There are two problems with this arms race, from the point of view of the defenders, that are becoming huge issues:

  1. CAPTCHAs are getting too difficult even for humans to read, let alone scripts. While this may help keep the scripts out, it also keeps the humans out, which generally defeats the purpose of the site. As the arms race progresses, we may soon reach a point where the scripts are better at solving CAPTCHAs than the humans.
  2. Spammers are starting to use humans to augment their scripts, crowdsourcing their CAPTCHA solving. Human micro-employment services like Amazon's Mechanical Turk are actually being used to get real human beings to solve CAPTCHAs. Sometimes, this is just someone testing CAPTCHA generators to ensure that humans are capable of reading them, but CAPTCHA solving for spammers is also being crowdsourced, which means that differentiating between human and code is no longer sufficient. What difference does it make how well you differentiate between people and scripts if the spammers are getting humans to do their work for them anyway?

Other approaches than CAPTCHA are needed, if we wish to continue actually accomplishing something aside from encouraging the development of strong AI in malware. Some special case examples have already arisen, and tend to be less annoying and intrusive in the context of human users' Web browsing experience. Two that I have used include:

  • Source checking for trackbacks and pingbacks to test for legitimacy.
  • Using hidden fields to catch scripts reading what humans do not see.

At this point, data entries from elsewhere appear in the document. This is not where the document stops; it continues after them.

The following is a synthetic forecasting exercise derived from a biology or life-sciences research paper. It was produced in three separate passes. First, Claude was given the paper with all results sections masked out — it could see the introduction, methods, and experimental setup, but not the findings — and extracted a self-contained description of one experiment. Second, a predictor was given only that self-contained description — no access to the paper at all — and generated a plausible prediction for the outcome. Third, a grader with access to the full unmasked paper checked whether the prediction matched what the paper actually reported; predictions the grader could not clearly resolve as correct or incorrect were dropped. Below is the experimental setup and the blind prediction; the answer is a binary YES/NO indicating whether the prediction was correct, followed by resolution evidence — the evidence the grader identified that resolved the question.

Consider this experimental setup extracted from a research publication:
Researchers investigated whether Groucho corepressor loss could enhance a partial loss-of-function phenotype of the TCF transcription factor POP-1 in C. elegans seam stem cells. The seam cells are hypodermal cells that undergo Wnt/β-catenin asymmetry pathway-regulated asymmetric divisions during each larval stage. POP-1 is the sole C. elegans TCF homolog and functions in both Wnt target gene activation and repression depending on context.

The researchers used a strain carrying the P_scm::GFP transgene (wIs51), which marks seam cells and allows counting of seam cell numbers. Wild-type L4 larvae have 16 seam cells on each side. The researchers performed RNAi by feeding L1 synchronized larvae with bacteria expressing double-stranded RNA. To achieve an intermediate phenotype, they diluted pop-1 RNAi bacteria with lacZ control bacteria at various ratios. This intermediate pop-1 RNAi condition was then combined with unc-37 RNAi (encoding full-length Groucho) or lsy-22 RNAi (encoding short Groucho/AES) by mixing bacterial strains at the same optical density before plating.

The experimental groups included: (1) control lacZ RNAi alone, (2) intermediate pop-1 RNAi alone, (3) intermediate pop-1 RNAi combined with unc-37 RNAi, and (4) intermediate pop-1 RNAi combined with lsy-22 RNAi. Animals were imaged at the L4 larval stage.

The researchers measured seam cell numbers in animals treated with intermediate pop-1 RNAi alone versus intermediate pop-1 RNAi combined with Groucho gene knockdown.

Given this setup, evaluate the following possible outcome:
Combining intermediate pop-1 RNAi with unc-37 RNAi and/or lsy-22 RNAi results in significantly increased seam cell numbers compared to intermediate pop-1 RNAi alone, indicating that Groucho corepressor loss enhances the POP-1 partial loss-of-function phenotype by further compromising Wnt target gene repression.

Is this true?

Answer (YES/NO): YES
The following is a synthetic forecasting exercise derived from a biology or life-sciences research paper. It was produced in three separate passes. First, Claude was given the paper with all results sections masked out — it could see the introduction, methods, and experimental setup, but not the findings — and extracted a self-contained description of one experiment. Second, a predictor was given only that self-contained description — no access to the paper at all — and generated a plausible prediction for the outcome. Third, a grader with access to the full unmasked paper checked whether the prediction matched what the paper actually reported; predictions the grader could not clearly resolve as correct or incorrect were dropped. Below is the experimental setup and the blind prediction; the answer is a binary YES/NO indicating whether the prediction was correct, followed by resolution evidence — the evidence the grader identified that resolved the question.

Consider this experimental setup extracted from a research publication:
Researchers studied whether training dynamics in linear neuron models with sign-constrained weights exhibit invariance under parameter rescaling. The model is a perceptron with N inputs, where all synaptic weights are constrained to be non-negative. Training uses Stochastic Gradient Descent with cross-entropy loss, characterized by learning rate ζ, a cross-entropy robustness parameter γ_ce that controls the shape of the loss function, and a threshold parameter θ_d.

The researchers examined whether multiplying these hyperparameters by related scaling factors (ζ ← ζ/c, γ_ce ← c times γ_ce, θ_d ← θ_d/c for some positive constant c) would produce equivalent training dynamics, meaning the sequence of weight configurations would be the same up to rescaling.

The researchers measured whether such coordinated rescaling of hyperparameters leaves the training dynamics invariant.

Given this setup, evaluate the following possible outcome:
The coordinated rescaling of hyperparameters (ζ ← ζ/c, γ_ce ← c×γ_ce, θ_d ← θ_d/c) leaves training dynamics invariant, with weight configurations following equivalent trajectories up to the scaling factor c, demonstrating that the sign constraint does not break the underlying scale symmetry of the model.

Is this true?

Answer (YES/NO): YES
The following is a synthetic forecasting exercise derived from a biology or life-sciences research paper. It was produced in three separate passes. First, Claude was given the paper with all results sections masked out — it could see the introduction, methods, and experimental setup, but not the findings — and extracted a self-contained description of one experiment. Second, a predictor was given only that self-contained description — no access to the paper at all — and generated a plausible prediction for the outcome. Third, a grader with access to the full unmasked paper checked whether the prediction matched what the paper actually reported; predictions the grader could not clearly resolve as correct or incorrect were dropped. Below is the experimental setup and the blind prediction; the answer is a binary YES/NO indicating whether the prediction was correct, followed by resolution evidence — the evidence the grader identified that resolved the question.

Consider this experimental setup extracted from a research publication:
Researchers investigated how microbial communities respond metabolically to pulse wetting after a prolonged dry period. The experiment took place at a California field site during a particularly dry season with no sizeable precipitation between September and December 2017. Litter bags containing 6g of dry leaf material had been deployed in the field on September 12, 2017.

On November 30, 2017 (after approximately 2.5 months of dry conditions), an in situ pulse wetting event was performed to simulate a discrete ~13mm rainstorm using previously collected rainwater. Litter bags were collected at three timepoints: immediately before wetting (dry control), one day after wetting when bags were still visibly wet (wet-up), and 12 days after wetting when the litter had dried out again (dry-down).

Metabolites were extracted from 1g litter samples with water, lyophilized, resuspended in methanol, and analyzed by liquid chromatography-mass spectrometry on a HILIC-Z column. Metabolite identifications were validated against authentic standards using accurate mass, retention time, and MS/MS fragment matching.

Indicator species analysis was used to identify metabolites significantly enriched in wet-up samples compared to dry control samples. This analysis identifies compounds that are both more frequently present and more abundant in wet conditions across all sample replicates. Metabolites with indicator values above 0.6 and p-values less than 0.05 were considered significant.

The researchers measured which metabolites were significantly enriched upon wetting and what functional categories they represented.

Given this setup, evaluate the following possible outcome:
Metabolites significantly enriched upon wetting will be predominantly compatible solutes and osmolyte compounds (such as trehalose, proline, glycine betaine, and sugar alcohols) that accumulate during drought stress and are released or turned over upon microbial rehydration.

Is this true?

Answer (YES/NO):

Trackback and pingback source checking

For protecting a Weblog against spam trackbacks and pingbacks, a source checker -- checking the source site of the trackback or pingback, that is, and not the source code for anything -- can be invaluable. Trackbacks and pingbacks are automated means of having your Weblog post links back to itself in other people's Weblogs. The way it works, in theory, is that someone sets up a Weblog that accepts trackbacks and pingbacks. You, then, set up your own Weblog that takes advantage of this functionality. When the other guy posts something interesting, you read it and feel inspired to say something about it. You post something in your own Weblog, with a link to the other guy's post. A ping or trackback notification is sent, and the other site tucks a reference to your post into its comment stream or a special trackback section (depending on how the Weblog was set up). This way, the two Weblogs automatically link to each other, resulting in a mutually beneficial relationship for improving search engine rankings and otherwise advertising each others' material.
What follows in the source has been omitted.